There was, at the least, a variety of perspectives presented. I agreed fairly strongly with Ari Melber’s point that the Rob Portman’s “evolution” to a queer-friendly perspective is underwhelming in that it took one of his children being queer for him to even consider changing his publicly supported policies (and then took him two years to do so – because this should really be about whether he’s comfortable). Ana Marie Cox, who has been subjected to false allegations of having had an affair with a woman but didn’t comment as to her own sexuality in denying them, retorted, “I don’t think it’s necessarily sad that this is what it took Portman to change to his mind. I’m a supporter of marriage equality – I’ll take what I can get.”

The meaning of that statement cannot be divorced from Cox’s primarily undisclosed sexual orientation. If, though previously married to a man, Cox identifies as queer in some way, her disagreement comes from a very specific place. She is deciding that policies that impact her, which she wants altered in a specific way, are important enough that while Portman’s support might decenter people like her from the discussion, she’s willing to accept that as a price for political change. On the other hand, if she identifies as straight, this sentence is pretty damning. In that case, this was a declaration that as a supporter for that policy she has the right to determine what support for it is valid and what is not – that such decisions aren’t the exclusive property of those directly affected by it. In a literal sense, she would be giving herself permission to determine the shape and form of activism and policy-outcomes that don’t directly impact her, essentially speaking over the voices of actually affected queer people.

Before we cheer on Ari Melber or even Alex Wagner for avoiding such potential foot-in-mouth statements, it’s worth noting that not only were both of them party to this (presumably straight-only) discussion focused on straight people’s feelings about legal recognition of queer families, but they’ve been connected to other such discussions in the past. Melber, while sitting in for Wagner on her usual afternoon show, led a discussion at the end of last year on then Senator Chuck Hagel’s anti-gay comments in the context of his eventually successful installment as Defense Secretary. Like this (ostensibly straight-dominated) analysis of Portman’s opinions on his gay son, that panel was also entirely composed of straight or closeted people. To be charitable to MSNBC, it’s not like they have a resident expert on the intersections between their own queer activism and military policy (oh wait).

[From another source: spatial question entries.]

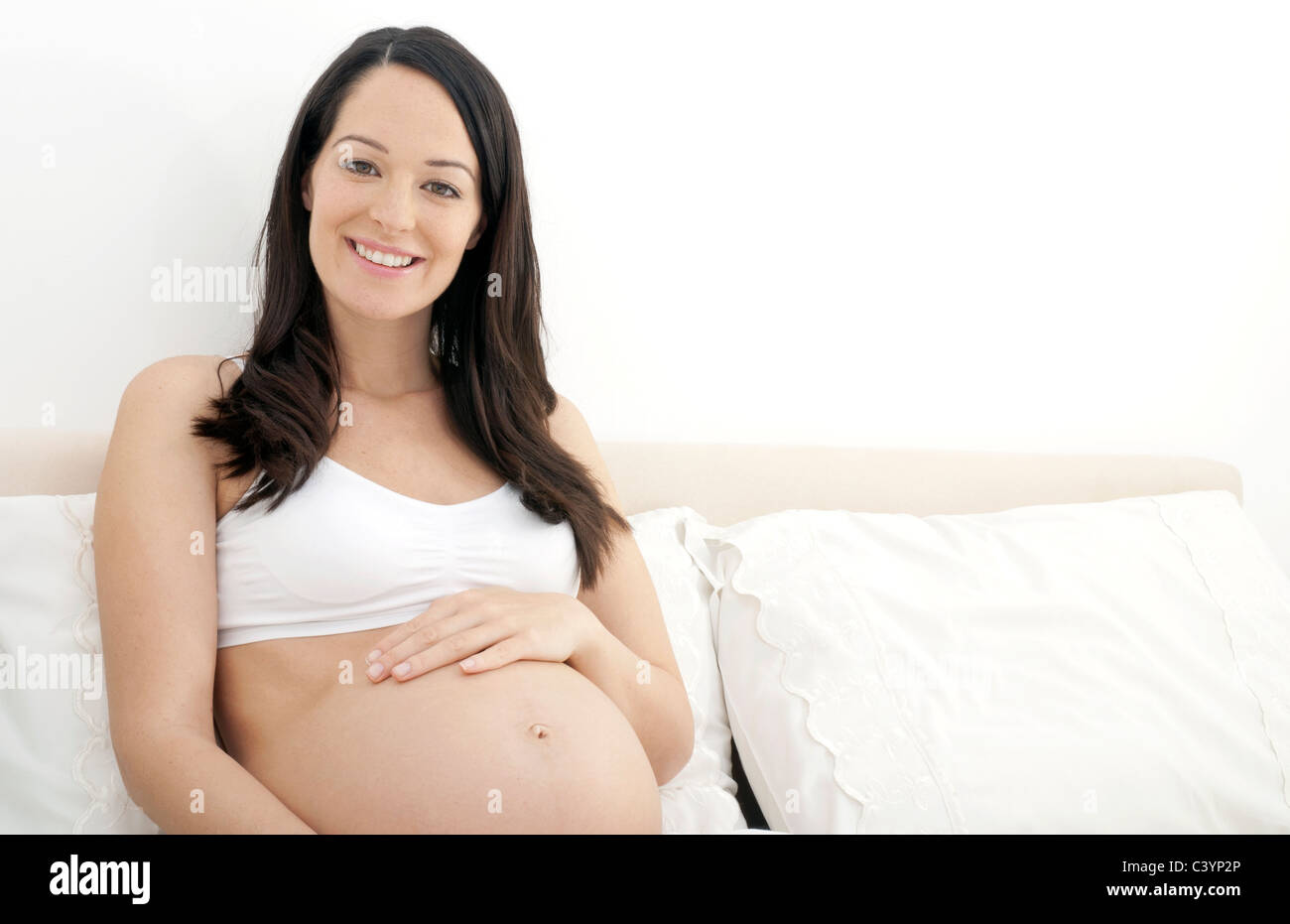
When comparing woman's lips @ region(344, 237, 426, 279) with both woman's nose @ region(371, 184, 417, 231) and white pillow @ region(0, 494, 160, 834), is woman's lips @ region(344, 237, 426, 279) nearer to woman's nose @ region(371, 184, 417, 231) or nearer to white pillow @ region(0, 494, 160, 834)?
woman's nose @ region(371, 184, 417, 231)

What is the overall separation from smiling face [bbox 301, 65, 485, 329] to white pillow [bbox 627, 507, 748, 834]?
0.52 meters

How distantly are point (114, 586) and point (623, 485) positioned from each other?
81cm

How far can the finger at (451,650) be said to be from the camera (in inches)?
46.3

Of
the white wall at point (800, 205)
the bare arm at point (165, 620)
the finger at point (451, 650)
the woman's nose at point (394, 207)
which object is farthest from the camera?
the white wall at point (800, 205)

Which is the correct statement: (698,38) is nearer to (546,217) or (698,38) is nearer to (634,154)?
(634,154)

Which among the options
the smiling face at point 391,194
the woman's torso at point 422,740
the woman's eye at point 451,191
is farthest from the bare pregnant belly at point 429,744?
the woman's eye at point 451,191

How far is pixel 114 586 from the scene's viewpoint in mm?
1145

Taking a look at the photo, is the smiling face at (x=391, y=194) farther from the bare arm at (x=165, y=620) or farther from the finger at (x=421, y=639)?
the finger at (x=421, y=639)

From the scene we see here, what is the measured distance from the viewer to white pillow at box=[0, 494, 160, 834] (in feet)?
3.76

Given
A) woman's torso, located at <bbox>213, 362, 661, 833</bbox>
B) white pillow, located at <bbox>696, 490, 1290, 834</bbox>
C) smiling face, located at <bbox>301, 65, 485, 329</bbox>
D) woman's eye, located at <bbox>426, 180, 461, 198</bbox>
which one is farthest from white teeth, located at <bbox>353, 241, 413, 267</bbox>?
white pillow, located at <bbox>696, 490, 1290, 834</bbox>

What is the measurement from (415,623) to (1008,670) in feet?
2.74

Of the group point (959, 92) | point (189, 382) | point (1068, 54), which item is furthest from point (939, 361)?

Naturally enough, the panel included Catherine Crier, who explained that Hagel’s commentary occurred so long ago as to be meaningless. After all, it was the Clinton administration! Back then dubstep didn’t even exist! And Crier was backhandedly hinting about how Janet Reno was a lesbian! If anyone’s an expert on whether that matters, it’s definitely Crier.

T shirt which reads - 'just another straight person for gay rights'
(Not pictured: an explanation of who gets to define what gay rights are and what the best or appropriate means for advancing them are.)

In a nutshell, this has happened twice. At least in the past few months, on two occasions has MSNBC put together a panel of exclusively straight (or closeted) people to talk about policies and attitudes that straight people have imposed on or developed about queer people. From this (perceptively) straights-only zone, twice now comments from people who haven’t publicly identified as queer have declared that a statement by a straight person aren’t nearly as problematic as some people view it to be. It’s wrong when this happens with regards to race, and the same dynamic is problematic when it happens with regard to sexual orientation.